SOURCE EXCERPT

## begin

= Henry Hayman (educationist) =

British clergyman and headmaster (1823–1904)

Henry Hayman (1823-1904) was a British Anglican priest and educator. Becoming the headmaster of Rugby School, in post from 1870 to 1874, as the successor of Frederick Temple, he was dismissed from the position in a very public controversy.

==Early life==
Hayman was born on 3 March 1823 in Surrey Street, Strand, London, the eldest son of Philip Dell Hayman; the journalist Johh Marshall Hayman was his brother. In October 1832, Hayman entered Merchant Taylors' School, and becoming head monitor passed with a Sir Thomas White scholarship on 28 June 1841 to St. John's College, Oxford, where he graduated B.A. with a double second class in 1845. He proceeded M.A. in 1849, B.D. in 1854, and D.D. in 1870. He was a Fellow of his college from 1844 to 1855, and received the degree of M.A., ad eundem, at Cambridge in the latter year. He was ordained deacon in 1847 and priest in 1848.

Hayman was curate of St. Luke's, Old Street, London, from 1848 to 1849. and of St. James's, Westminster, from 1849 to 1851, and was assistant preacher at the Temple Church from 1854 to 1857. In 1852 he turned to teaching, first as an assistant master at Charterhouse School. He was headmaster at St Olave's Grammar School from 1855 to 1859, and at Cheltenham Grammar School, from 1859 to 1868. He had one year, 1868–9, as head of St Andrew's College, Bradfield.

==Headmaster of Rugby School==
On 20 November 1869, Hayman was elected headmaster of Rugby School in succession to Frederick Temple. Hayman was a high church conservative, while Temple was a liberal broad church man, one of the group publishing Essays and Reviews in 1860. Temple would have preferred John Percival, and his choice would have been Theodore Walrond, of the other candidates. Hayman, anyway, was alien to the tradition of Thomas Arnold, head of Rugby from 1828 to 1841. Initially, an issue was made of Hayman's testimonials. Matthew Arnold looked at them, at the time, with Arthur Penrhyn Stanley, and concluded that "they are such as will perfectly enable the trustees to stand by the appointment" if they wished.

## end

GIVEN EXERCISE 1
List every line in the records that contains the string "instances".
The Henry Hayman text above has no connection to the records that come next.

EXERCISE INPUT
## begin

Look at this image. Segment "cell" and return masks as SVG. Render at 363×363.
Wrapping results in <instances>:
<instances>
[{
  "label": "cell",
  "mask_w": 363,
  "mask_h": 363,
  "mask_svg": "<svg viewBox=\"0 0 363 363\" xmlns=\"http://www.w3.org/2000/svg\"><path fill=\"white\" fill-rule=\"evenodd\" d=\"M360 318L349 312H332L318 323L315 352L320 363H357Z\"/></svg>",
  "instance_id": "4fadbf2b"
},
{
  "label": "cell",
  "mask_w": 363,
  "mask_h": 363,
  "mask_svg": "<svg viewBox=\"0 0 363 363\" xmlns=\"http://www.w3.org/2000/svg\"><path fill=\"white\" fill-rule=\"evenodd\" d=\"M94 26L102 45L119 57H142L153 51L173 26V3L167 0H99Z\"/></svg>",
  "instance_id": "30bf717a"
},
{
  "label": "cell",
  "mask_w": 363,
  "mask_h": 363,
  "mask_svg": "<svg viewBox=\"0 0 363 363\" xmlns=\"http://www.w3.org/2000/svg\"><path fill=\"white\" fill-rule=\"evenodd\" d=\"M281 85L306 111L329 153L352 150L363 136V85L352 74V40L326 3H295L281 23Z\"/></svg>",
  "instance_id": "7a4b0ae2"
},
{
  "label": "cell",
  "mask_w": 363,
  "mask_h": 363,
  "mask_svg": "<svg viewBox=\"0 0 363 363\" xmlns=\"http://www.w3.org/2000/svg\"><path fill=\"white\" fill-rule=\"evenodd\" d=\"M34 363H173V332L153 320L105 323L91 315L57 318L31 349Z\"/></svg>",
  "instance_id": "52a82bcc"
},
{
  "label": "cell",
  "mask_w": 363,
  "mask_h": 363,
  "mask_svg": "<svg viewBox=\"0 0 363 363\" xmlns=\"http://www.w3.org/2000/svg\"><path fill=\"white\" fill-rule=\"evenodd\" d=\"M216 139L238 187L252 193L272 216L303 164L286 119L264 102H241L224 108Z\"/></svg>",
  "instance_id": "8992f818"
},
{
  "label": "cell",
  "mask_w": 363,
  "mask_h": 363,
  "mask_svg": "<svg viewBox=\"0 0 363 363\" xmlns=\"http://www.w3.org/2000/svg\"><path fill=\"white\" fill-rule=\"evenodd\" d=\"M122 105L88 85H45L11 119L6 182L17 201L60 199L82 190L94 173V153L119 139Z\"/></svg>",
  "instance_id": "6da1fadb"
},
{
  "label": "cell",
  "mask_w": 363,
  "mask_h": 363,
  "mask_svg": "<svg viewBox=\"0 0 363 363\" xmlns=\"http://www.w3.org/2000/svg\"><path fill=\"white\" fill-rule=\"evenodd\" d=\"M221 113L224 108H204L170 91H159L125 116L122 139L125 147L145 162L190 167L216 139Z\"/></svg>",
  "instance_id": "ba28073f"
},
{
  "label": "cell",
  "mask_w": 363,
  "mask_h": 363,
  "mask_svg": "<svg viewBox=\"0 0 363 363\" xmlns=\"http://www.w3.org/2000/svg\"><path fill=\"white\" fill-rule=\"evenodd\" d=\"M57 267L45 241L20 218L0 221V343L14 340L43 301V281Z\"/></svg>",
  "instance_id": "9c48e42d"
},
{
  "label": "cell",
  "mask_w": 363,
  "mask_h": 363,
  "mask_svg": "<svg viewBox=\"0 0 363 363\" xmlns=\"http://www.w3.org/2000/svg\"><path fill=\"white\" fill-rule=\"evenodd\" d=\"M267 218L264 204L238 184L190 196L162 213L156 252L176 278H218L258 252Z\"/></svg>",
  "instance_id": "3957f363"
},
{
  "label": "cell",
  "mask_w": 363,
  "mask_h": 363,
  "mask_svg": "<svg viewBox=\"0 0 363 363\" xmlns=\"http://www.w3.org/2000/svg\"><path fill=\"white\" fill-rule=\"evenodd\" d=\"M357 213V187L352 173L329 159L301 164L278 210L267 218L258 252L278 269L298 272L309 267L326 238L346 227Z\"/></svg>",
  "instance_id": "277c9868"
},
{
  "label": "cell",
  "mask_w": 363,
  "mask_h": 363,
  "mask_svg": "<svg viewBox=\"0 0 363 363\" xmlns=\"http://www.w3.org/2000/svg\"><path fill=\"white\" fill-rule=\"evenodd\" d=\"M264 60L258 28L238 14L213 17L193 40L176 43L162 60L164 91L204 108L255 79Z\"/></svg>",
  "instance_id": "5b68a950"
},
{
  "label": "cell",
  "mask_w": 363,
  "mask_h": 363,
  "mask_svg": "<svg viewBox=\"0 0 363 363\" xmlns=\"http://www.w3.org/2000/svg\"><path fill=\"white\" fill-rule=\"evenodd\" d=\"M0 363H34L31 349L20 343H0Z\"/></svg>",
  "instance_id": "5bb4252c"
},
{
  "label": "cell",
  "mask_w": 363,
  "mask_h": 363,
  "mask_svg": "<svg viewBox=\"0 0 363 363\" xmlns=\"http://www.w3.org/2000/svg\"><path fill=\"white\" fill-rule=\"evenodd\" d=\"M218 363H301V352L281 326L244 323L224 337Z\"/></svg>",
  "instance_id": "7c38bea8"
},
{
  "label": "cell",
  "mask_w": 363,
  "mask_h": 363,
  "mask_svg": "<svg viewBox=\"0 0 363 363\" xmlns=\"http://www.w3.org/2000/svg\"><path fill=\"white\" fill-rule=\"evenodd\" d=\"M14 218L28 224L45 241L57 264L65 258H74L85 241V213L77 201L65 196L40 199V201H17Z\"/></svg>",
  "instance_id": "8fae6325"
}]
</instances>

## end

GIVEN EXERCISE 2
Carry on the Henry Hayman text, starting right after its last sentence.

EXPECTED OUTPUT 1
Wrapping results in <instances>:
<instances>
</instances>

EXPECTED OUTPUT 2
Hayman's appointment was by the trustees of the school. The Public Schools Act 1868 meant that the trustees were about to be replaced by a governing body. When the matter came to court, it was ruled that the incoming governing body were not bound to continue Hayman in post.

The timeline of the Hayman affair published by Samuel Ralph Townshend Mayer, a Hayman supporter, shows that the transition occurred at the end of 1871, when six of the trustees became governors. Temple, George Granville Bradley, and William Henry Bateson, partisan against Hayman, were on the governing body. Roach writes:

"Temple did nothing to conceal his hostility ... It seems extraordinary that he was prepared to behave in such a way towards his successor. ... Hayman seems to have been tactless and good at making enemies."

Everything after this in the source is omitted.